Rui Rio não está contente com o “sistema político”. Gostaria, como todos nós, de ter “políticos bons” – e isto, vindo de um político, quer provavelmente dizer mais políticos como ele, a pensar como ele, a fazer o que ele faz. Vamos admitir que sim, que Portugal beneficiaria em ter mais políticos iguais ao Dr. Rio. A questão é saber se a maneira exacta de alcançar esse objectivo é mexer nas “regras”.
Não tendo tido acesso a toda a intervenção, mas apenas ao relato jornalístico dela, não sei se Rui Rio tem de “sistema político” uma concepção peculiar. Suponhamos que não, e que o seu vocabulário é o mesmo do povo. “Sistema político” compreende geralmente a relação entre os órgãos de soberania, o método eleitoral ou ainda o equilíbrio entre o governo e os órgãos do poder local. Nunca é fácil definir um “sistema político”, como se prova pela longa querela interpretativa sobre os poderes da presidência da república. Mas como recomendava o velho Marx, há muito que políticos e politólogos desistiram de perceber o mundo, e passaram a tentar mudá-lo. Não há semana em que um político não venha, algures, denunciar o “sistema político”, e quase todos os semestres a politologia académica desova mais uma alternativa. A grande ideia é, sempre, “aproximar” o sistema político da sociedade.

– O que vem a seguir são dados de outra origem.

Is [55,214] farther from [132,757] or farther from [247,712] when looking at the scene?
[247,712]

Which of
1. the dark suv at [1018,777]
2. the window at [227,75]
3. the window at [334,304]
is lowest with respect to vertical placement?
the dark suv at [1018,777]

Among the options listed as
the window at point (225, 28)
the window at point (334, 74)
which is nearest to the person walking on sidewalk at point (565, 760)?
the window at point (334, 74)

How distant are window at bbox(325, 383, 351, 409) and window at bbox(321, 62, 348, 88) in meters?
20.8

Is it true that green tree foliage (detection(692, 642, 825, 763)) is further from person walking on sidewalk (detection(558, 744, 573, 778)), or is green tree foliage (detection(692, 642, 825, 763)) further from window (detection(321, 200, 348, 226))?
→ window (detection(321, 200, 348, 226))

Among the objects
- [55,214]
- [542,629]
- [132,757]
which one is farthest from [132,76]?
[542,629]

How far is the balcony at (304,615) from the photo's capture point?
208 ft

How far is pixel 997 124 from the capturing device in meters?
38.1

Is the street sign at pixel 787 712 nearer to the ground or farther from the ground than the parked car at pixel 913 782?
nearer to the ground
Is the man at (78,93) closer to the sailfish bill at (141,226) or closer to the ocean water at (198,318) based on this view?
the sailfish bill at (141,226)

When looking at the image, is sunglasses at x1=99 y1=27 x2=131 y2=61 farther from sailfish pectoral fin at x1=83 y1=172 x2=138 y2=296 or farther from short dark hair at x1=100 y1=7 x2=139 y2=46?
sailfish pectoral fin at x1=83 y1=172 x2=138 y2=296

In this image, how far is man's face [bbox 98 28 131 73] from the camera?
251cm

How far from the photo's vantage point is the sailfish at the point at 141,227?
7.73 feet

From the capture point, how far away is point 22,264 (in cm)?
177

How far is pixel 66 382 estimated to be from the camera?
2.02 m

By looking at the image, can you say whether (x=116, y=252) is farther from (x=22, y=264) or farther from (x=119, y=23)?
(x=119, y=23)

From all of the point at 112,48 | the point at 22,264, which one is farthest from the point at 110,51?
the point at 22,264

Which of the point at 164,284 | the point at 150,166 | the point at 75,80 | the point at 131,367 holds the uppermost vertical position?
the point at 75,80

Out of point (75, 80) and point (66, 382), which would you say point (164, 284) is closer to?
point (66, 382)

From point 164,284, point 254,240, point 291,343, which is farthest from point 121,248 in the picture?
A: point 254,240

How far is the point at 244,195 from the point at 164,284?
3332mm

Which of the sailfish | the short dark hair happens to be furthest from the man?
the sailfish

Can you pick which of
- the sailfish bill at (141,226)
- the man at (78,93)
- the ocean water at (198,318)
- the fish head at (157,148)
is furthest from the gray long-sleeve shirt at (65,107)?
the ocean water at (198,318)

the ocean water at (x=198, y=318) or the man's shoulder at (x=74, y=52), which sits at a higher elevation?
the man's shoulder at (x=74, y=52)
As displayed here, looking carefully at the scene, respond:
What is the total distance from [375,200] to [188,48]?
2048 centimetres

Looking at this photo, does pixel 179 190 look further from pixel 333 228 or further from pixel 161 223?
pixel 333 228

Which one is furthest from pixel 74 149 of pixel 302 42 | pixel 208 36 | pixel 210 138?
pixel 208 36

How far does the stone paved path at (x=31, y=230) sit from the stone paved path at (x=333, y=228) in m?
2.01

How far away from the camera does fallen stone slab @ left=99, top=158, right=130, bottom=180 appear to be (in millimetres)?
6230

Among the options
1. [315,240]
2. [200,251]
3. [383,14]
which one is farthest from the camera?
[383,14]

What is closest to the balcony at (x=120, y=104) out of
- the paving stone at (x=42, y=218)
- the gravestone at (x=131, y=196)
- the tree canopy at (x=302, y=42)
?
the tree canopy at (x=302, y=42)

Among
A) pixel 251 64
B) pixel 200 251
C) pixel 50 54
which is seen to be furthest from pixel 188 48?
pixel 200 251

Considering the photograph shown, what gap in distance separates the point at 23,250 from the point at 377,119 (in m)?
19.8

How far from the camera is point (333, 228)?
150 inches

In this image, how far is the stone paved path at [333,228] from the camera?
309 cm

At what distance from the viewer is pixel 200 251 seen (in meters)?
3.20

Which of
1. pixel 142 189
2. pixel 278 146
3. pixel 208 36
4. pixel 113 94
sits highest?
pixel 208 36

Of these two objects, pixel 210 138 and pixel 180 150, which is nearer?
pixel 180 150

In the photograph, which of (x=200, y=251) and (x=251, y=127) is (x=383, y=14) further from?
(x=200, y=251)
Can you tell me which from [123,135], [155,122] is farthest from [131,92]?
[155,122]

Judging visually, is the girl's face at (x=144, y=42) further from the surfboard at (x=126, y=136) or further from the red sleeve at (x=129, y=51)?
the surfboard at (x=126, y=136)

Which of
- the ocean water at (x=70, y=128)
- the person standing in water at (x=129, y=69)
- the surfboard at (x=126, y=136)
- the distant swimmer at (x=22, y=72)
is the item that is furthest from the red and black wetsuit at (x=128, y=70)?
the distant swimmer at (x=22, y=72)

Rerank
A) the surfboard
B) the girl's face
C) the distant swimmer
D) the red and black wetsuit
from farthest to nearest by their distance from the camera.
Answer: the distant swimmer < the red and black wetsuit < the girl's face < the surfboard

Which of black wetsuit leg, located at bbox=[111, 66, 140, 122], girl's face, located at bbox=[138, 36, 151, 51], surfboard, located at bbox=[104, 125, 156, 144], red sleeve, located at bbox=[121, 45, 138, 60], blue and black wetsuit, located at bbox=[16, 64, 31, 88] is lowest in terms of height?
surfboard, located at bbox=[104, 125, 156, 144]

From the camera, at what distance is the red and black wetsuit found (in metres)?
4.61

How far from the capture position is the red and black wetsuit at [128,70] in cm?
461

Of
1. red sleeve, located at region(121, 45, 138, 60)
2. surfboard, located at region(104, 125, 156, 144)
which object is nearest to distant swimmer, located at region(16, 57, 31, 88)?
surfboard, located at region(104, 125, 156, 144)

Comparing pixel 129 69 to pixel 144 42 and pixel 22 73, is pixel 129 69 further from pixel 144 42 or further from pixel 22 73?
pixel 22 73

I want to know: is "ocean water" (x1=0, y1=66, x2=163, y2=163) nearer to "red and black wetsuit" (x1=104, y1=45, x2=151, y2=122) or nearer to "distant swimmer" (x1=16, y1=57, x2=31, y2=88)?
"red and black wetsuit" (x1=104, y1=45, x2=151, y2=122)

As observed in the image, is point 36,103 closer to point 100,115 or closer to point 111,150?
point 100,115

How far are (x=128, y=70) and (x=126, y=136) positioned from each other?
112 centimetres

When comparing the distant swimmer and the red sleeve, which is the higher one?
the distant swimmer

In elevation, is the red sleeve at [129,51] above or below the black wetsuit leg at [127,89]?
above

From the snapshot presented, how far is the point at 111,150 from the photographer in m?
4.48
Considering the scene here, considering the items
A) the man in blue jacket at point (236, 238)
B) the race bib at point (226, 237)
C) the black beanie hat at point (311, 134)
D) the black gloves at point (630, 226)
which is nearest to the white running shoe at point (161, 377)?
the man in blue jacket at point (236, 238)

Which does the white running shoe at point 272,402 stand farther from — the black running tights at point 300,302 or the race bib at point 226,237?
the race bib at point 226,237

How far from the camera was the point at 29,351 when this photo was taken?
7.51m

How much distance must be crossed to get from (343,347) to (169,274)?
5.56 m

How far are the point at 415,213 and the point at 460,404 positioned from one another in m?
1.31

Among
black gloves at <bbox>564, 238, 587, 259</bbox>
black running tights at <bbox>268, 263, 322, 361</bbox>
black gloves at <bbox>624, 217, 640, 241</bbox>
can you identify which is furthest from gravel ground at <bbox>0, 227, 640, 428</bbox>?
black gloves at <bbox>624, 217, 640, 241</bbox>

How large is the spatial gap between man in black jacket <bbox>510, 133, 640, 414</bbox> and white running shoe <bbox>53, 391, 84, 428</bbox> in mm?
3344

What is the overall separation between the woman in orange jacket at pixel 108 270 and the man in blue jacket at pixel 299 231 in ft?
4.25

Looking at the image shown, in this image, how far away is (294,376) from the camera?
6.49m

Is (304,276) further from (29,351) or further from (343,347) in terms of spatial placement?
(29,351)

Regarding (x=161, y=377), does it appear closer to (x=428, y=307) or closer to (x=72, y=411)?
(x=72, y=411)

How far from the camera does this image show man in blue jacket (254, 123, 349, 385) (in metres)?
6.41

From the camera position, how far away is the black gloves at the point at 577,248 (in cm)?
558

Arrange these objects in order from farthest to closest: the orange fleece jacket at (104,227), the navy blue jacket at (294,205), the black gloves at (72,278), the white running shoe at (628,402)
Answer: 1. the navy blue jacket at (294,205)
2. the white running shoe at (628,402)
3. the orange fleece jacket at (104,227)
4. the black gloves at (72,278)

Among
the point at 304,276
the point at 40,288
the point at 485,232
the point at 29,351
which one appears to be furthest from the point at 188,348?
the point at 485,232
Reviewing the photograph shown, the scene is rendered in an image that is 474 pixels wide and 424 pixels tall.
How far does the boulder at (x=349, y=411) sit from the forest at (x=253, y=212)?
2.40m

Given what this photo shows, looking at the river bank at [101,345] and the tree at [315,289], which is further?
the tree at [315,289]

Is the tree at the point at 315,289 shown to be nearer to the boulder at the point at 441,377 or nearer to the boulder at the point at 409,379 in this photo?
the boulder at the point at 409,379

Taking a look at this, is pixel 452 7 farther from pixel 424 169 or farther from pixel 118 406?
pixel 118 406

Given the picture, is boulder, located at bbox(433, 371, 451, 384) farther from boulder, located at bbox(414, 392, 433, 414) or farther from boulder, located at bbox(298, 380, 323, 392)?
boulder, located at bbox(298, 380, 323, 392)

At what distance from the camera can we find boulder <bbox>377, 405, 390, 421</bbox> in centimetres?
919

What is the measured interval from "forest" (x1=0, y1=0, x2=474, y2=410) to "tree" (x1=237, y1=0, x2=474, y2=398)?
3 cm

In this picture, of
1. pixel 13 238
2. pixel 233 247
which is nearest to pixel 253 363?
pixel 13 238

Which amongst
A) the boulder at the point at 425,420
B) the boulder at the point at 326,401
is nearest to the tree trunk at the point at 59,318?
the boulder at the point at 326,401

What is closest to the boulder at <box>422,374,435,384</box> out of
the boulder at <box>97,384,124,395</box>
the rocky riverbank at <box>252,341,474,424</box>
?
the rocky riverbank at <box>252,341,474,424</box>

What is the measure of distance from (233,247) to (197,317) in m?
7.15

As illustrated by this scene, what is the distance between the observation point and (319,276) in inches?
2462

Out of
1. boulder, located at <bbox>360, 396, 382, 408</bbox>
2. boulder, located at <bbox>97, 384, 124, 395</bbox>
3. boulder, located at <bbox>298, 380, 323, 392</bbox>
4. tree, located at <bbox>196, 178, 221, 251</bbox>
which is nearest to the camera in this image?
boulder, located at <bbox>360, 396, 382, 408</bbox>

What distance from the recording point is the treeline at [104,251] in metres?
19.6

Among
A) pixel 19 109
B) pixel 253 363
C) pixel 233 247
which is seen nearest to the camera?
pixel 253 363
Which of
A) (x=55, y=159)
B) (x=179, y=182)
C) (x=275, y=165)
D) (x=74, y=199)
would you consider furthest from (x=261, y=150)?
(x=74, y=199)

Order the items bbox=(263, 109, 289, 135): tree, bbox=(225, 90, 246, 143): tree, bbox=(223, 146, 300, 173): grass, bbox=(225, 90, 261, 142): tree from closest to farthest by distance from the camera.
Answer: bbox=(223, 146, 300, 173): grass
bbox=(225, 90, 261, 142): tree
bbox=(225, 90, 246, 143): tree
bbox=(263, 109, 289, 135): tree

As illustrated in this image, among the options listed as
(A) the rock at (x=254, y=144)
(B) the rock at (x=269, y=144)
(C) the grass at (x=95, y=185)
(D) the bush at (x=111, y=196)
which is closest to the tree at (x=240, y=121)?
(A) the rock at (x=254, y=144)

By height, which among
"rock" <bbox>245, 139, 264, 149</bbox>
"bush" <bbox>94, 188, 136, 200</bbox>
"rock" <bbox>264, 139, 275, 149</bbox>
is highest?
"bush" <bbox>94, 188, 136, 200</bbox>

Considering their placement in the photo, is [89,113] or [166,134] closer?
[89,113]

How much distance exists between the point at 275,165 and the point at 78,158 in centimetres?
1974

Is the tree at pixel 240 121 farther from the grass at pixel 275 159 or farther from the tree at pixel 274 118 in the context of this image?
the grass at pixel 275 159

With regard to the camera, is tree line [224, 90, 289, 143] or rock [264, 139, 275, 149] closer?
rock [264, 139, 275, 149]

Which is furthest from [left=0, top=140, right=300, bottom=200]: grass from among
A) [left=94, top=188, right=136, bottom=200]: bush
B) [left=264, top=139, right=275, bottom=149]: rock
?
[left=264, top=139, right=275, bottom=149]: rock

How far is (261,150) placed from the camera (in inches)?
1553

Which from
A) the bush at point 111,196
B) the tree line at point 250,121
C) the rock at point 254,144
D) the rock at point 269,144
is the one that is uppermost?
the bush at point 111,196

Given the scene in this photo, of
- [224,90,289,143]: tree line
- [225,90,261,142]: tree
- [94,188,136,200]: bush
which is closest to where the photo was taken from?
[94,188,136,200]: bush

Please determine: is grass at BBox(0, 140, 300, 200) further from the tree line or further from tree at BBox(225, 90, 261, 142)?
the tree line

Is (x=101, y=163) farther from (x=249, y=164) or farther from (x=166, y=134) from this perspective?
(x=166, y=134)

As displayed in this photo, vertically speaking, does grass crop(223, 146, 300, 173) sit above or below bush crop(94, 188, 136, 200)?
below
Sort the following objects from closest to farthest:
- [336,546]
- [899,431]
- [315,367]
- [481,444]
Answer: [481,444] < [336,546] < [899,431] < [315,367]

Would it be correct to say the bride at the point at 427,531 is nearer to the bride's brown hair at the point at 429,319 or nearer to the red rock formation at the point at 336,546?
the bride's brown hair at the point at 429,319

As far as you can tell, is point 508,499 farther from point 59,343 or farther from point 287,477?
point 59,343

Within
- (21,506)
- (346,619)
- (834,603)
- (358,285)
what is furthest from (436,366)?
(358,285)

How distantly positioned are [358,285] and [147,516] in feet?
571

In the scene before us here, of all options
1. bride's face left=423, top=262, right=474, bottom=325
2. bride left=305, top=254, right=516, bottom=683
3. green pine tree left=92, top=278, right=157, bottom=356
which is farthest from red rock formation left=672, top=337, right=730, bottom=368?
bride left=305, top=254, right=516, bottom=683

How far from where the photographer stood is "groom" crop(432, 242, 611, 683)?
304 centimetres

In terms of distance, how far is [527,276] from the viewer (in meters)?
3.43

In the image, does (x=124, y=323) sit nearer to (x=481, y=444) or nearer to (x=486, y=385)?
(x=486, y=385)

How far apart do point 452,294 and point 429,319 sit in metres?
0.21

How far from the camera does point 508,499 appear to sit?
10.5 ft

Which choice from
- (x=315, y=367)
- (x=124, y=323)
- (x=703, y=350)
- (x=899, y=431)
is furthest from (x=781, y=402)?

Tenho duas dúvidas. A primeira diz respeito ao efeito dessa mudança. O Dr. Rio acredita que os políticos são “o produto das regras”. Mudando as regras teríamos então mais Drs. Rios (isto, claro, ignorando a hipótese de o Dr. Rio ser o produto das actuais regras)? Já todos os sistemas foram experimentados. E a única conclusão possível é que há políticos bons e maus em todos os sistemas, sejam presidenciais ou parlamentares, centralizados ou descentralizados, com métodos eleitorais proporcionais ou maioritários — todos esses sistemas produziram igualmente patriotas e velhacos. O facto é que as virtudes de uma classe política ou a participação dos cidadãos não são simplesmente uma questão técnica, para ser resolvida por engenharia institucional. Os políticos não passam a ser bons simplesmente porque, por exemplo, um dia deixam de ser eleitos em grandes círculos plurinominais para passarem a ser eleitos em círculos uninominais. A experiência da Itália na década de 1990 devia ter ensinado alguma coisa. A Itália mudou então, não só de sistema político, mas até de partidos. O “produto”, para usar a terminologia do Dr. Rio, foi Berlusconi.
A segunda dúvida diz respeito aos riscos de mexer nas regras do jogo. Quando a equipa não marca golos, parece sempre que se a baliza fosse maior tudo seria mais fácil. Em tempo de austeridade, como aquele em que caímos em 2011, não é fácil à classe política resistir a diversões. Sem os recursos com que, no passado, conquistavam admirações e boas vontades, e sem ousadia e imaginação para tocarem no “modelo social”, que podem fazer? Porque não discutir reformas do próprio “sistema político”, de modo a criar a impressão de que, sempre atentos e activos, continuam em sintonia com a sociedade? Se não podem fazer rotundas, que tal pôr as pessoas a votar de uma maneira diferente ou acrescentar as prerrogativas do presidente da república? Ora, o Dr. Rio vai desculpar-me, mas esta fuga para a frente pode ter o efeito, não de dar melhores regras ao jogo, mas de acabar por lhe tirar quaisquer regras.
Uma das grandes realizações do actual regime foi o consenso à volta das regras do sistema político, como no caso das eleições. Pela primeira vez, tivemos eleições que, além de livres, ninguém contestou como fraudulentas. Mas que sucederá se amanhã alguns partidos modificarem a legislação eleitoral — e isso for visto pelos outros como batota? Aconteceu muitas vezes na história de Portugal, nomeadamente em 1901, quando o governo chefiado por Hintze Ribeiro alterou a lei eleitoral, com vista a excluir João Franco do Parlamento. Chamou-se a essa célebre lei a “ignóbil porcaria”. Foi numa época em que quase nenhum governo ia a votos sem antes “reformar” o sistema político. Nada contribuiu tanto para o descrédito das instituições representativas como a manipulação das regras por quem estava no poder, com vista a lá permanecer. E hoje? Com os políticos que temos (e não há outros), “novas regras” não produziriam “políticos bons”, como o Dr. Rio pensa, mas provavelmente apenas políticos tentados a mudar outra vez as regras. É de uma “ignóbil porcaria” que o país mais precisa neste momento?